§ **PROBLEM DETAILS**
Output the entries word for word. Omit images.

§ **ENTRIES SHOWN**
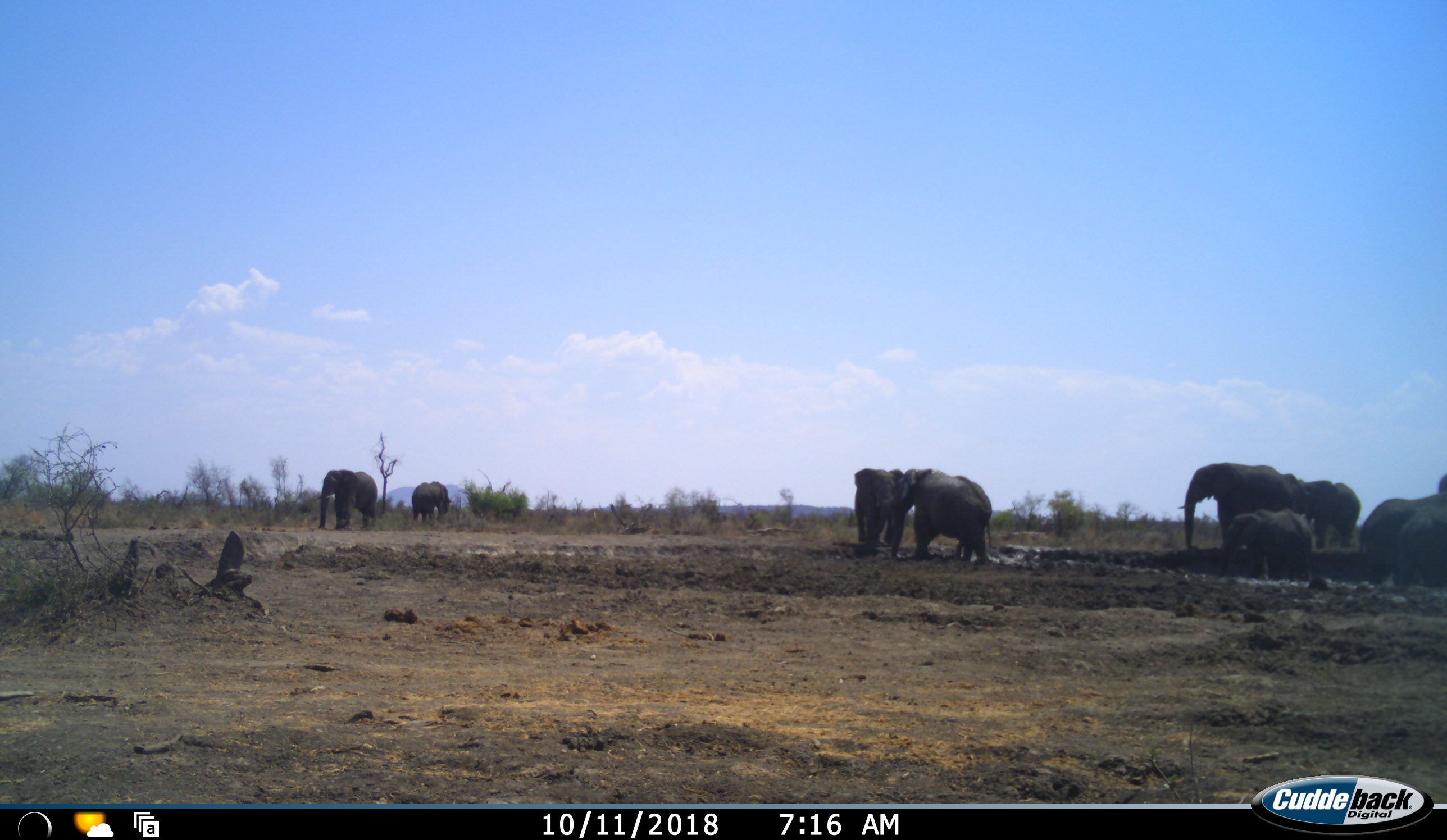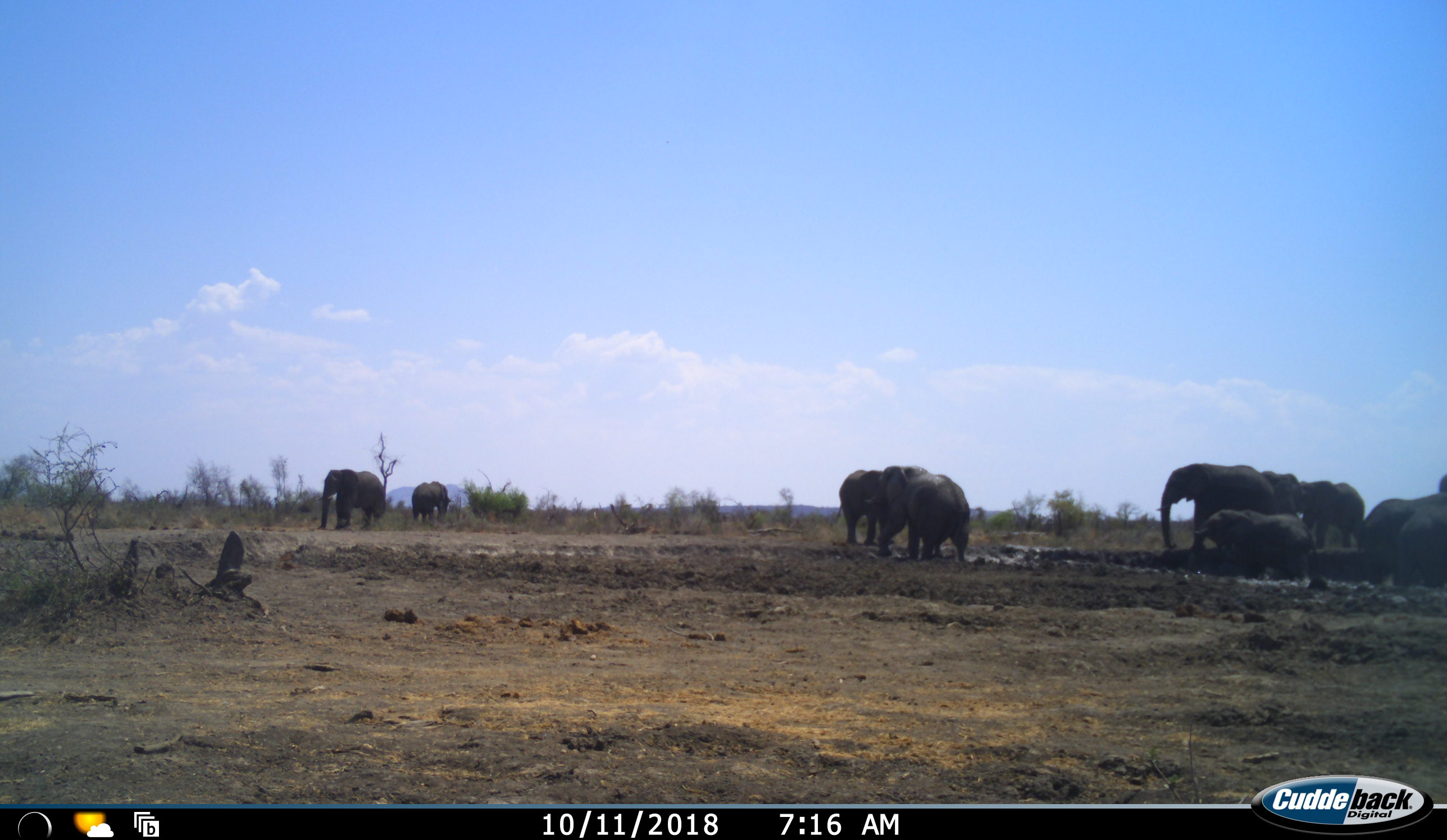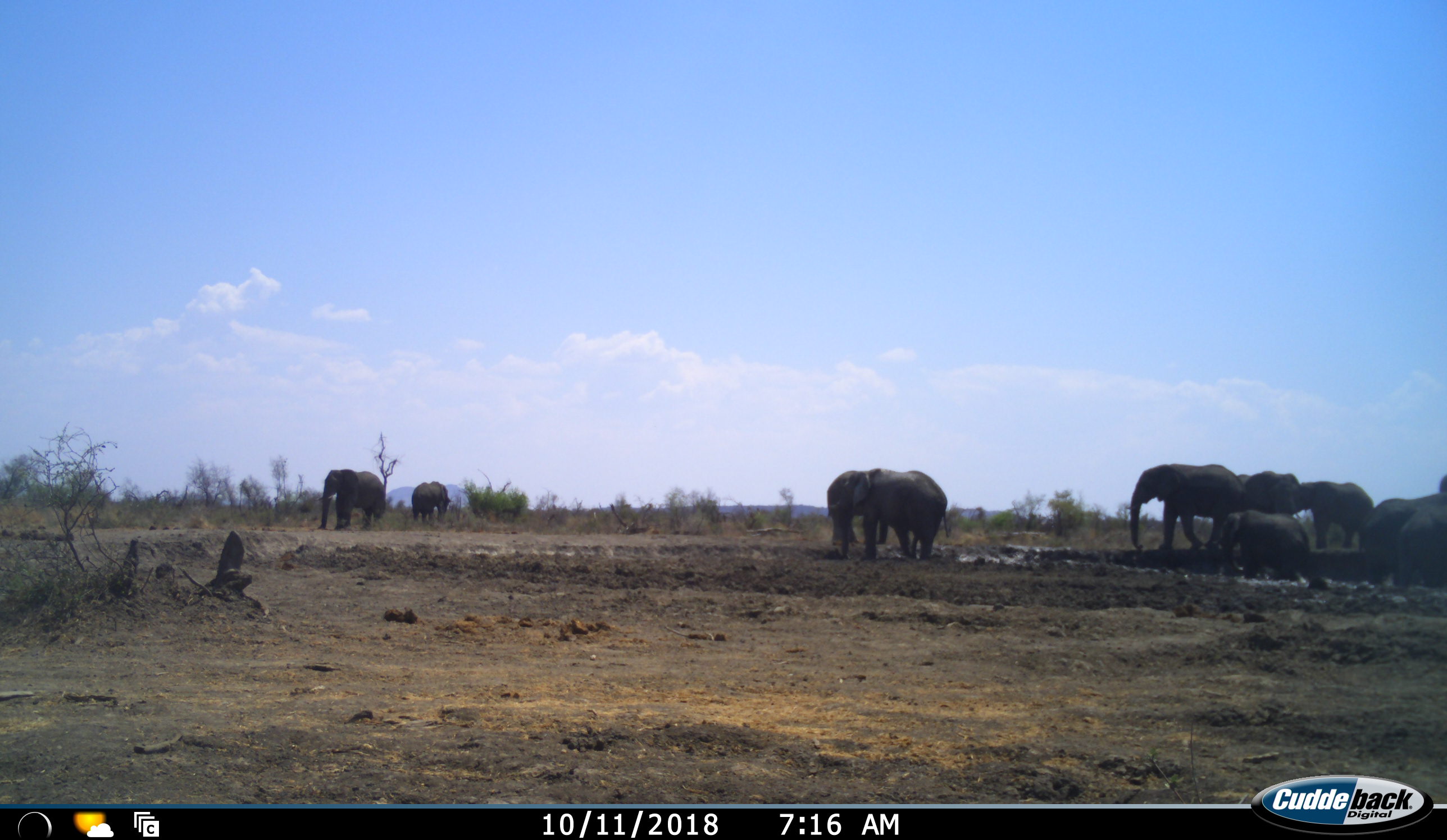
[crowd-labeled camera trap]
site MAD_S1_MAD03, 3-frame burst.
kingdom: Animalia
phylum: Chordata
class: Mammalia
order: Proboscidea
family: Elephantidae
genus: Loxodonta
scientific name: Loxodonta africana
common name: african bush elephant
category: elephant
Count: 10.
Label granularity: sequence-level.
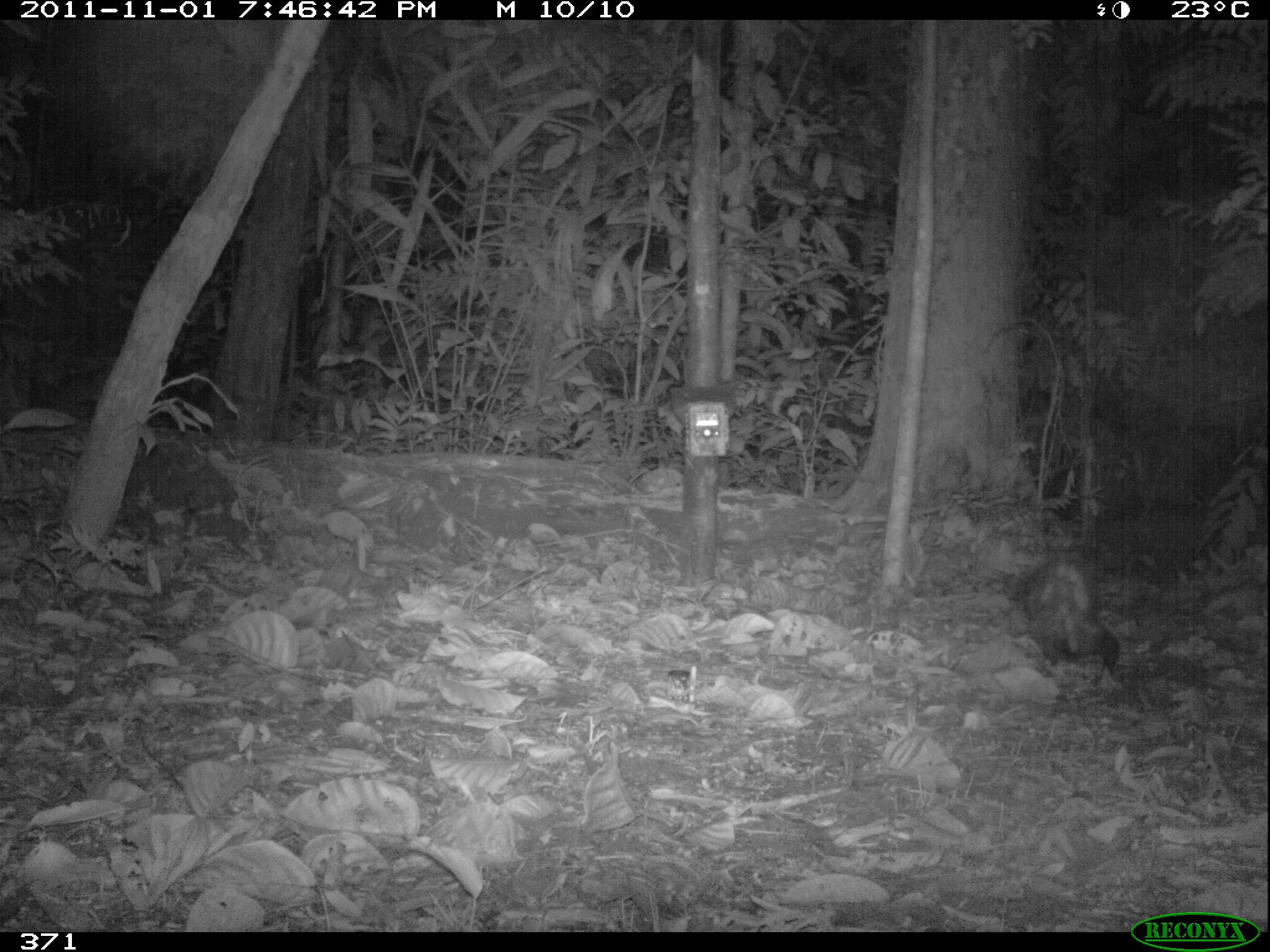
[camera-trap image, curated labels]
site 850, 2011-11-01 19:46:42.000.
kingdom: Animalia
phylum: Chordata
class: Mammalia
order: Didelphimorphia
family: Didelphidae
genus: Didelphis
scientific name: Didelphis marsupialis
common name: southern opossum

§ **SOLUTION FOR THIS PROBLEM**
[crowd-labeled camera trap]
site MAD_S1_MAD03, 3-frame burst.
kingdom: Animalia
phylum: Chordata
class: Mammalia
order: Proboscidea
family: Elephantidae
genus: Loxodonta
scientific name: Loxodonta africana
common name: african bush elephant
category: elephant
Count: 10.
Label granularity: sequence-level.
[camera-trap image, curated labels]
site 850, 2011-11-01 19:46:42.000.
kingdom: Animalia
phylum: Chordata
class: Mammalia
order: Didelphimorphia
family: Didelphidae
genus: Didelphis
scientific name: Didelphis marsupialis
common name: southern opossum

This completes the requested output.